Néanmoins le ministère de Riza Pacha reprit l'oeuvre des
réformes, organisa l'armée (6 septembre 1843)
par la conscription de soldats réguliers (cinq ans service actif;
sept ans réserve), démonétisa l'ancien numéraire
qu'on remplaça par des medjidiés établis sur
la base du titre européen, et créa les écoles laïques.
Le grand vizir Méhémet-Ali, beau-père du sultan, fait
signer le firman du 28 novembre 1852
sur l'administration des provinces, qui supprime l'affermage des impôts,
place sous l'autorité du gouverneur général les divers
agents de la police, établit en matière criminelle la poursuite
d'office par la désignation d'un représentant de l'autorité
chargé de jouer le rôle du plaignant exigé par la procédure,
interdit d'appliquer la torture aux accusés.

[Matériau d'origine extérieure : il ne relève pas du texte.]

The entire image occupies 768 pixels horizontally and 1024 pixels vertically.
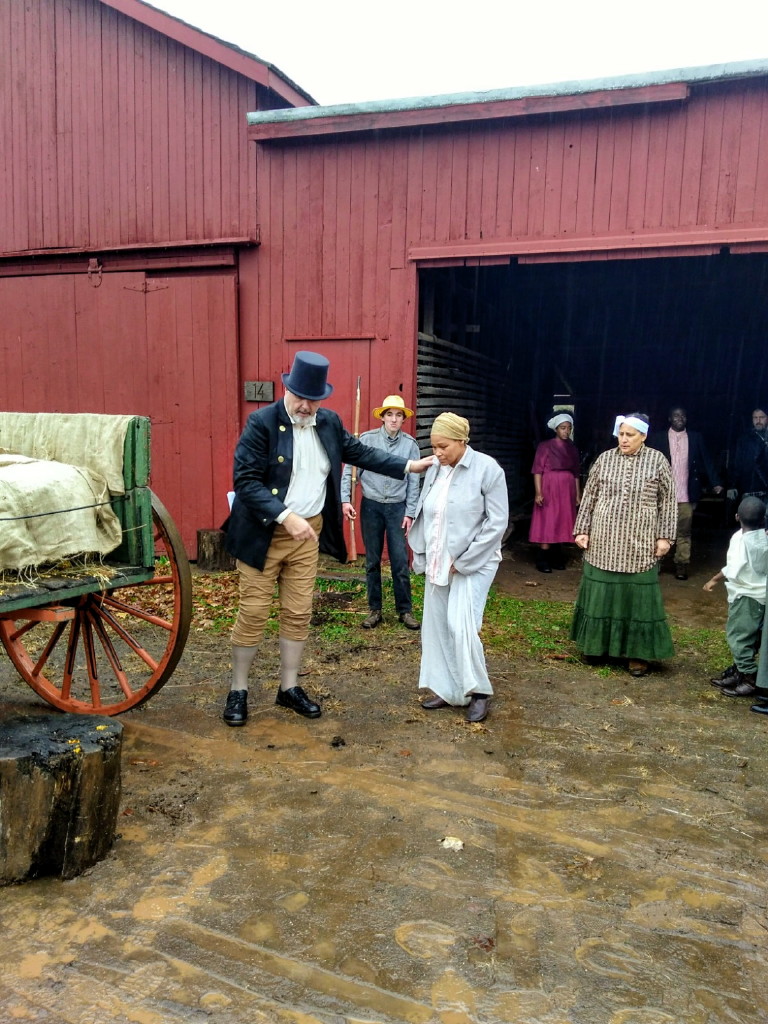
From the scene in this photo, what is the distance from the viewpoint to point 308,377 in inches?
159

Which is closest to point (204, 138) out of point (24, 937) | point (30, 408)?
point (30, 408)

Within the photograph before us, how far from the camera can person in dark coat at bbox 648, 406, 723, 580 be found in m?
8.55

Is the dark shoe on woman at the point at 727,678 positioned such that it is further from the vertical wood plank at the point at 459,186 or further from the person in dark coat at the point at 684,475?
the vertical wood plank at the point at 459,186

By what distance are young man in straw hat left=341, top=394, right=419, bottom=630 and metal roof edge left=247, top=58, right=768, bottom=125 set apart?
324 centimetres

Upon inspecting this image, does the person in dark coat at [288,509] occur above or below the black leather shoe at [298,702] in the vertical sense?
above

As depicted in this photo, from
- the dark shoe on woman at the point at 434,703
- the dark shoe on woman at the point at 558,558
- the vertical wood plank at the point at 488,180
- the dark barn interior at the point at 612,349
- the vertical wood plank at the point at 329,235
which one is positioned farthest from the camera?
the dark barn interior at the point at 612,349

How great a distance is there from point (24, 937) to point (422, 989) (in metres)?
1.32

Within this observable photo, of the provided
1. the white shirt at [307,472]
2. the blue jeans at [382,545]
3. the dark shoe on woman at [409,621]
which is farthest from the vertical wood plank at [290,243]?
the white shirt at [307,472]

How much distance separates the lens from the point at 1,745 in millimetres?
2811

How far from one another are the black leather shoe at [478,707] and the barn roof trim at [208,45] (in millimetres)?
6815

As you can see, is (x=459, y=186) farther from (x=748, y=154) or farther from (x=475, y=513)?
(x=475, y=513)

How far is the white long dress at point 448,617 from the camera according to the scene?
4.38 metres

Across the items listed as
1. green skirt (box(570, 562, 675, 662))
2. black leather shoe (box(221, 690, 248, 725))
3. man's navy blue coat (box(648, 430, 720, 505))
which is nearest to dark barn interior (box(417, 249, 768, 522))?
man's navy blue coat (box(648, 430, 720, 505))

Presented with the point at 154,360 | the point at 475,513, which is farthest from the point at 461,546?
the point at 154,360
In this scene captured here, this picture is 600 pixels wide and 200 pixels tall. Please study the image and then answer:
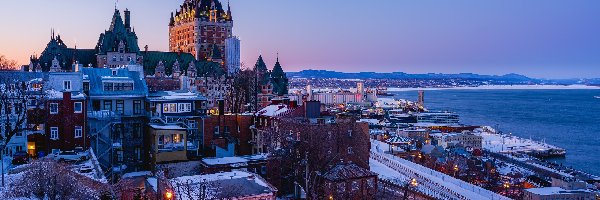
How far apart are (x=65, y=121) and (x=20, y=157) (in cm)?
388

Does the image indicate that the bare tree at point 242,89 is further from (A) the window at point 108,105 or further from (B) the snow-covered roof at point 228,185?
(B) the snow-covered roof at point 228,185

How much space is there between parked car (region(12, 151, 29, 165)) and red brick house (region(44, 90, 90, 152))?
1508 millimetres

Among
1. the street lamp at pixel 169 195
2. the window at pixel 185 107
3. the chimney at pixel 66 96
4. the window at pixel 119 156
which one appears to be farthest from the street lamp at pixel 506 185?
the chimney at pixel 66 96

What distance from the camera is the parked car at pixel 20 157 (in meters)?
24.6

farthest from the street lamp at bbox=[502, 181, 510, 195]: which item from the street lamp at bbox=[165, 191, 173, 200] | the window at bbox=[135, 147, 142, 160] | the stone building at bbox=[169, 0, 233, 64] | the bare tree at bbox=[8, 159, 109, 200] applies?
the stone building at bbox=[169, 0, 233, 64]

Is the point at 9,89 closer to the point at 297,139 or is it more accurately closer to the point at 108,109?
the point at 108,109

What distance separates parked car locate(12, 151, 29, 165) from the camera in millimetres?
24625

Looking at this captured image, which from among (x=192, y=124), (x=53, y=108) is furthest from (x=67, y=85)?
(x=192, y=124)

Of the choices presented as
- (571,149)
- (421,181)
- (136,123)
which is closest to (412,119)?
(571,149)

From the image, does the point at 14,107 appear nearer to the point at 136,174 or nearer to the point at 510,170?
the point at 136,174

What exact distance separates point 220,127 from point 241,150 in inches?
99.5

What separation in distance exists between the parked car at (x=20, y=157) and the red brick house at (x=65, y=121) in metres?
1.51

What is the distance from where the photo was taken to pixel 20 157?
25141 millimetres

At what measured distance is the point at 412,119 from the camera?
14825cm
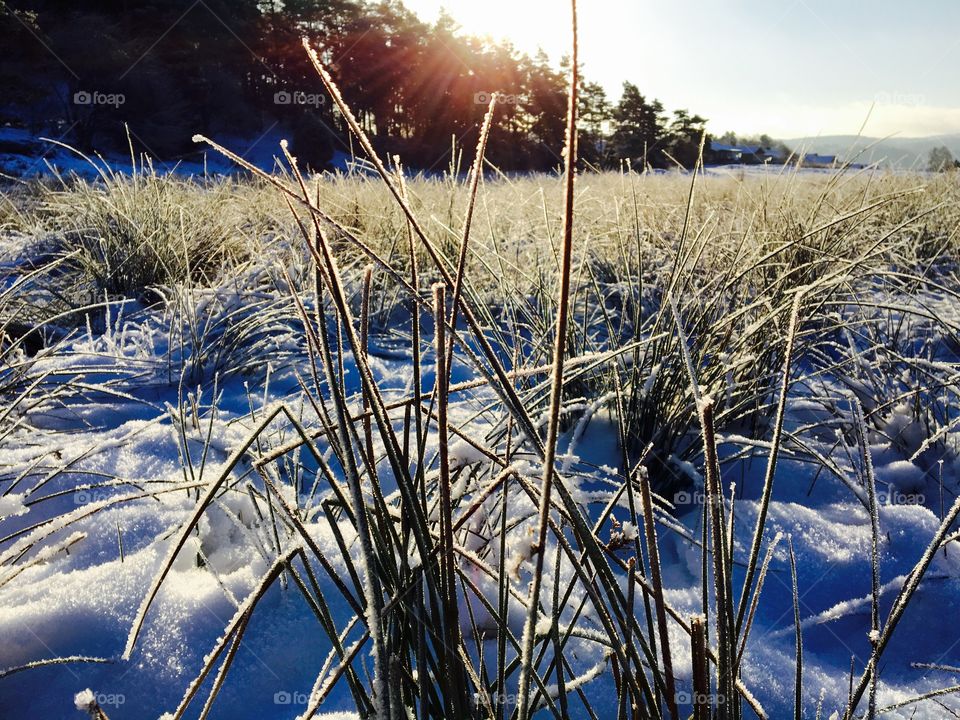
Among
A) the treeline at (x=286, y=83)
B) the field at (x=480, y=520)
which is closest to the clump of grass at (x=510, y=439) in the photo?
the field at (x=480, y=520)

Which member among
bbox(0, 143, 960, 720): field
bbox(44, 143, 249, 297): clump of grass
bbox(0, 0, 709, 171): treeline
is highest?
bbox(0, 0, 709, 171): treeline

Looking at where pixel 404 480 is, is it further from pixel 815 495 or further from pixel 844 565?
pixel 815 495

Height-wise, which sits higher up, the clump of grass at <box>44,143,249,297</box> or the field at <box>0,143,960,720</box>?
the clump of grass at <box>44,143,249,297</box>

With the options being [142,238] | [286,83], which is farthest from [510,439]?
[286,83]

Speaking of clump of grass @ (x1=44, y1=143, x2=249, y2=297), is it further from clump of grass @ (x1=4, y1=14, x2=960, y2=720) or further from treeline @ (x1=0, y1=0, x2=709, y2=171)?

L'organisation militaire
de 1843
commença à produire son effet pendant la guerre d'Orient
(1854)
qui montra que la Turquie possédait des généraux et
des soldats, s'il lui manquait des officiers subalternes et des sous-officiers
capables et instruits.
Le Hatti-Hûmayum Les préliminaires de paix rappelèrent au gouvernement ottoman les engagements qu'il avait pris à Gulhané. Le Hatti-humayoum (18 février 1856) essaya de répondre aux désirs exprimés par les puissances européennes. Il reconnaît formellement l'égalité devant la loi et l'impôt, la sécurité des particuliers, le respect de la propriété, l'admission de tous aux emplois publics et au service militaire (ce dernier point ne fut réalisé en pratique que dans des limites fort restreintes), la liberté des cultes; il prescrit la perception directe de l'impôt par l'État, l'égalité des témoignages en justice, l'institution de tribunaux mixtes pour toutes les causes où une partie est étrangère, la suppression, dans les actes officiels, de toute appellation injurieuse pour les non musulmans. Le congrès de Paris (30 mars 1856) se borna à constater « la haute valeur de la communication » qui lui fut faite de cet acte. Les années qui suivirent furent marquées par la constitution de conseils civils dans le sein des communautés grecque-orthodoxe, arménienne-grégorienne et israélite, et par la loi sur les vilayets (1864) qui divisa les gouvernements en sandjaks, cazas et communes, avec des conseils d'administration et des tribunaux civils et criminels élus par listes, avec triage opéré par les soins de l'administration. Le 18 juin 1867, les étrangers sont autorisés à posséder des propriétés territoriales, à la condition que celles-ci resteront en tout soumises aux lois du pays. Le 1er septembre 1868, on inaugure le lycée turc-français de Galata-Séraï destiné à donner l'enseignement secondaire à des enfants de cultes différents. La création d'un conseil d'État et d'une haute cour de justice chargée de prononcer sur la cassation des jugements qui lui étaient soumis, fut destinée à assurer le fonctionnement des rouages qui se perfectionnaient. La loi sur la nationalité ottomane (19 février 1869) définit les conditions auxquelles celle-ci s'acquiert et se perd et met fin aux abus qu'avait engendrés l'empressement des nationaux à se soustraire à leurs autorités naturelles en se faisant naturaliser à l'étranger; elle exige pour cela l'autorisation préalable de la Sublime-Porte. Une commission de jurisconsultes rédige un code civil applicable aux obligations et aux contrats (1869-76). La constitution ottomane
de Midhat Pacha (23 décembre 1876),
qui marque le début du règne du sultan Abd-ul-Hamid II, continue
l'impulsion donnée aux réformes, par les actes de ses prédécesseurs.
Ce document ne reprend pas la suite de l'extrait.